SUPPLIED ENTRIES:
%%

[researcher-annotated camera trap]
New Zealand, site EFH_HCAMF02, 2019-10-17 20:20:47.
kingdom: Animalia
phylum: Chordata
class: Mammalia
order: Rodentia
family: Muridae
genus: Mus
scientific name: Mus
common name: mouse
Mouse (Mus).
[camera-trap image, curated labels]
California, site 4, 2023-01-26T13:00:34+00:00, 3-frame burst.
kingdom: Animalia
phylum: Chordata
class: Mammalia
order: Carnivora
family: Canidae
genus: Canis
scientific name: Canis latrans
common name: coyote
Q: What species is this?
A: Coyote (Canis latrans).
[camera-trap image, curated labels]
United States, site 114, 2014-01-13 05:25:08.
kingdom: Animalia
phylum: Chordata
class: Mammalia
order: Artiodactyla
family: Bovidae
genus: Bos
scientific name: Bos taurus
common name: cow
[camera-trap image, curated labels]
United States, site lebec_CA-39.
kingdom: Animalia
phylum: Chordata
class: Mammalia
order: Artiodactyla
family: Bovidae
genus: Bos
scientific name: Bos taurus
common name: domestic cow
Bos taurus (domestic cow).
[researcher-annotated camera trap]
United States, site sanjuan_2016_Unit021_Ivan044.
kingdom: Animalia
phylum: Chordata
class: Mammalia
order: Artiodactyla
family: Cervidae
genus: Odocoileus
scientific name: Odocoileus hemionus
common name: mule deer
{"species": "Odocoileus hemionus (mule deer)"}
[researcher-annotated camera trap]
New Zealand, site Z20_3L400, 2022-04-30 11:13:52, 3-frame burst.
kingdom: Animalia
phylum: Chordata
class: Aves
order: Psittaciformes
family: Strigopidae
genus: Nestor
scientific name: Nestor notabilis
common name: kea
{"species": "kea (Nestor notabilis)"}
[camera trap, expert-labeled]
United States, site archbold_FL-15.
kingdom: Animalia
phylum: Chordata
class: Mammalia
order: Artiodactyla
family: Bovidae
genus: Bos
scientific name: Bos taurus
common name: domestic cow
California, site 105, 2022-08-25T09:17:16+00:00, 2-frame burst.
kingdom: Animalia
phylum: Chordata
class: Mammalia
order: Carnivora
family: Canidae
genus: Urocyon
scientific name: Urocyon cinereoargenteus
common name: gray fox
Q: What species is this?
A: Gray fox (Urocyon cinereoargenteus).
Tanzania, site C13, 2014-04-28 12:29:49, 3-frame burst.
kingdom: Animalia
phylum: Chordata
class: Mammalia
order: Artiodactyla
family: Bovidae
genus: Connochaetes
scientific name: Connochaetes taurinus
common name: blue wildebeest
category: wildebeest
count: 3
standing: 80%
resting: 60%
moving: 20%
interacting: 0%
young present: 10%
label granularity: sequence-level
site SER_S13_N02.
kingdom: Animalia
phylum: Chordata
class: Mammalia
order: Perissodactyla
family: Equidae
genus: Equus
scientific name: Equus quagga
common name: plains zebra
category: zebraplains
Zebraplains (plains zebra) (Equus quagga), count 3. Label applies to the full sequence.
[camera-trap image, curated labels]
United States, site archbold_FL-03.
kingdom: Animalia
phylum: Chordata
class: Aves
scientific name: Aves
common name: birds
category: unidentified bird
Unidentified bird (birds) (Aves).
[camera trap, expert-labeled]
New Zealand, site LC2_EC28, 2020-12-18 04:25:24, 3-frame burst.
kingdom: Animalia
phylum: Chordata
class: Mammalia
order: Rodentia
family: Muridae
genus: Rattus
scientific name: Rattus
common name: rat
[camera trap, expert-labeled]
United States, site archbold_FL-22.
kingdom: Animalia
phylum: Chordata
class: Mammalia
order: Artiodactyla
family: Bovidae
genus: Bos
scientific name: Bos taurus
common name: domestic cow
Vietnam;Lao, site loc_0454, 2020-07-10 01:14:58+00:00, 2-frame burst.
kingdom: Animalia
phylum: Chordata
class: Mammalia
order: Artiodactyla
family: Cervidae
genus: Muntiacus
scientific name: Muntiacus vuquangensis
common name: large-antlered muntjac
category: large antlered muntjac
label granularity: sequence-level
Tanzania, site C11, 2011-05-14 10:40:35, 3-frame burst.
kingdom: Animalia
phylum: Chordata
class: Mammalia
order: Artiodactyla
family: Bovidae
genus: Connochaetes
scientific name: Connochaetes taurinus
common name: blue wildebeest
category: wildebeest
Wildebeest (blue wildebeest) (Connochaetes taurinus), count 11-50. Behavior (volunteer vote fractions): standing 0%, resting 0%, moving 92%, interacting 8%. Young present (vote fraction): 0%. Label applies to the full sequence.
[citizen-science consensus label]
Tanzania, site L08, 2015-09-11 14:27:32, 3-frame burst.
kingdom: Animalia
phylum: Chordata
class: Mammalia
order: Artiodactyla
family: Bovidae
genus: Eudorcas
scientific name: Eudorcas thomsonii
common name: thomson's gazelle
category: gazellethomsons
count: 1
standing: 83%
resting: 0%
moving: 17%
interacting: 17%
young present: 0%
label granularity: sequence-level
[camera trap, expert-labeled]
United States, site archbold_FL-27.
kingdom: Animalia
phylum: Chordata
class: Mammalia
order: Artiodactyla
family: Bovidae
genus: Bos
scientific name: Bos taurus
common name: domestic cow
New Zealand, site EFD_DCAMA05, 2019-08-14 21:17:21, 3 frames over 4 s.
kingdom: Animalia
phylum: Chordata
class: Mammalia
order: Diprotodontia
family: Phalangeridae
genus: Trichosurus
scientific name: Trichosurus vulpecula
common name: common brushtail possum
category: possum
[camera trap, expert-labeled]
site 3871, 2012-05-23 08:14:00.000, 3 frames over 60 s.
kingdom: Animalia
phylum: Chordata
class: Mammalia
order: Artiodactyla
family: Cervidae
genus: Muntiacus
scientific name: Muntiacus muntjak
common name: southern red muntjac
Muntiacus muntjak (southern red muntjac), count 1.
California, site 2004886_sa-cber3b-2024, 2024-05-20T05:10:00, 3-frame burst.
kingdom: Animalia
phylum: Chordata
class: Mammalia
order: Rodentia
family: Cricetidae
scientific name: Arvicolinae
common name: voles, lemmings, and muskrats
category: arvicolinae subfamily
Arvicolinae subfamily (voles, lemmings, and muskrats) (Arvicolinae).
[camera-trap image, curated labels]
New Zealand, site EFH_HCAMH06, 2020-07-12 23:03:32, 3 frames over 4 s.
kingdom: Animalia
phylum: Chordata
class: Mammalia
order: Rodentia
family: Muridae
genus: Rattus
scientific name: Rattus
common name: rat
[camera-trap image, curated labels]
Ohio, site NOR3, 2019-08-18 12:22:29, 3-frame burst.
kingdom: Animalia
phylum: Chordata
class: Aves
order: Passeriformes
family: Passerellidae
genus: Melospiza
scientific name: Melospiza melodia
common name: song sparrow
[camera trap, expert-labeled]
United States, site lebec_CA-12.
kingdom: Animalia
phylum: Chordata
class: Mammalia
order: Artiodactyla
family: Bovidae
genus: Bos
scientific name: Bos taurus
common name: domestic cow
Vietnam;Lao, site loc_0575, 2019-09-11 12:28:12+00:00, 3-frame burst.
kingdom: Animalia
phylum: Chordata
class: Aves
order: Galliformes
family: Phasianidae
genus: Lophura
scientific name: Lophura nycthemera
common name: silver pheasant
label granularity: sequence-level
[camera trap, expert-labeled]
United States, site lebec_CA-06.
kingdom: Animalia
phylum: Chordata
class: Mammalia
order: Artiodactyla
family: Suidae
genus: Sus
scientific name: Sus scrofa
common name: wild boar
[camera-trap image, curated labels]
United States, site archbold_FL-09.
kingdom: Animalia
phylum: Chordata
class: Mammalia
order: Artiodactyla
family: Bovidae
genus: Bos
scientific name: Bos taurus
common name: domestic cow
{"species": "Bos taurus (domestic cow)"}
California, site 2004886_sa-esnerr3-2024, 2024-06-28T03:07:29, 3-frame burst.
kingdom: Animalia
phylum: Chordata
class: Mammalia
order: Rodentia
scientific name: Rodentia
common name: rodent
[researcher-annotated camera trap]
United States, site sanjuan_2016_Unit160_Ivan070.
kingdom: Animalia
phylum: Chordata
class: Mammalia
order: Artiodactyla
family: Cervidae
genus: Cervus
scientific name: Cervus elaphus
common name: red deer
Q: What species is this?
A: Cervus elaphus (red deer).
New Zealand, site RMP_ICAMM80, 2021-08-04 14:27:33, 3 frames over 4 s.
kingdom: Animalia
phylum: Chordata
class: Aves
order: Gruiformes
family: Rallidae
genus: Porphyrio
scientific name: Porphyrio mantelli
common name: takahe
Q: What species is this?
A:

%%

TASK DETAILS: For each line above that contains "over", add one to a count, then state only the final number.

SOLUTION TO THE EXERCISE: 4